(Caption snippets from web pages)
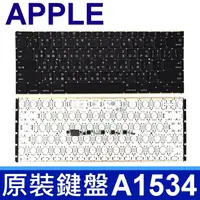 在飛比找樂天市場購物網優惠-APPLE 蘋果 MacBook 12吋 A1534 全新 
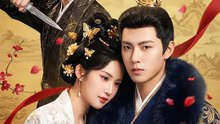 春風度硯禮 | 完整劇集 | Short Drama 繁體中文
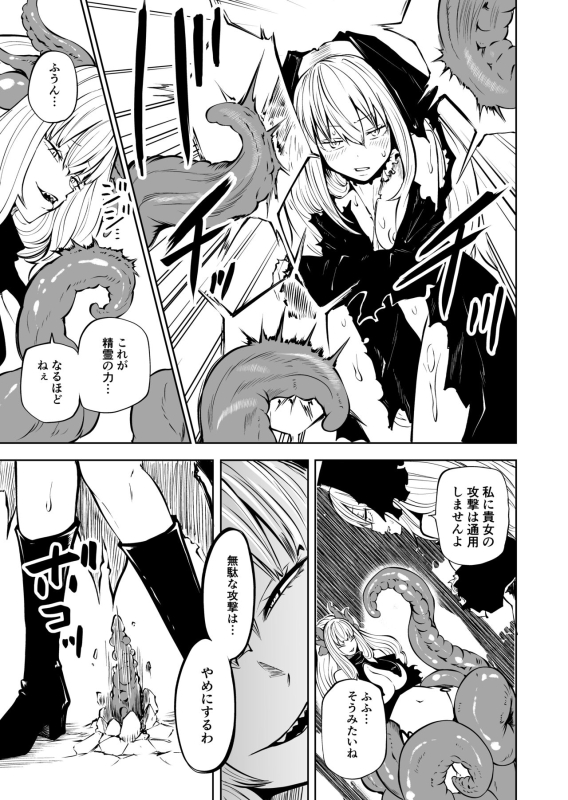 [Mikenekohanten (Sakamoto Kafka)] Tsuyo Tsuyo Seijo Buzama Make_21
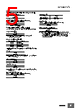 E5CD-RX2DBM-001 Datasheet HTML 5Page - Omron Electronics LLC 
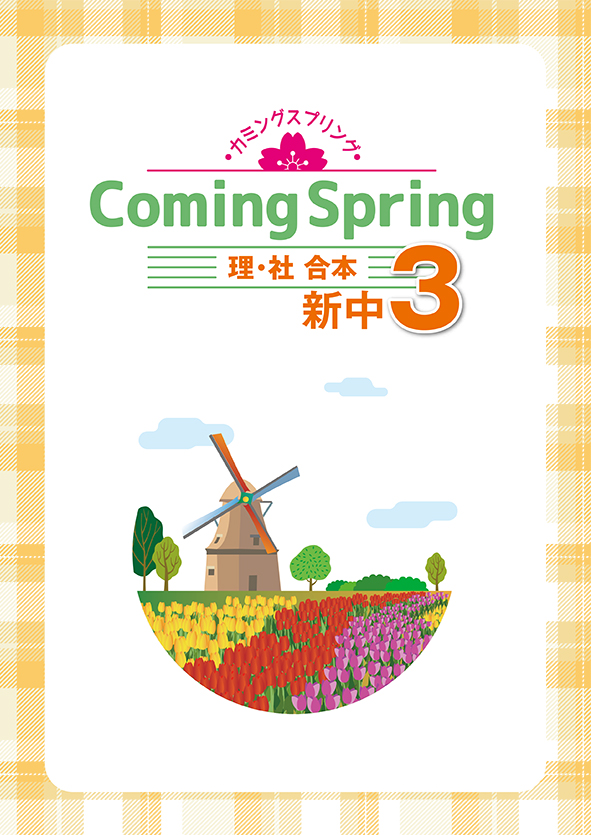 Coming Spring 中３ 理･社合本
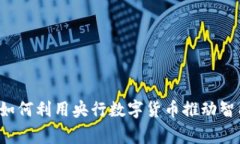  奥马电器如何利用央行数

_TASK REQUIREMENTS_
Copy every row above word for word, leaving out the pictures.

_YOUR RESPONSE_
 在飛比找樂天市場購物網優惠-APPLE 蘋果 MacBook 12吋 A1534 全新 
 春風度硯禮 | 完整劇集 | Short Drama 繁體中文
 [Mikenekohanten (Sakamoto Kafka)] Tsuyo Tsuyo Seijo Buzama Make_21
 E5CD-RX2DBM-001 Datasheet HTML 5Page - Omron Electronics LLC 
 Coming Spring 中３ 理･社合本
  奥马电器如何利用央行数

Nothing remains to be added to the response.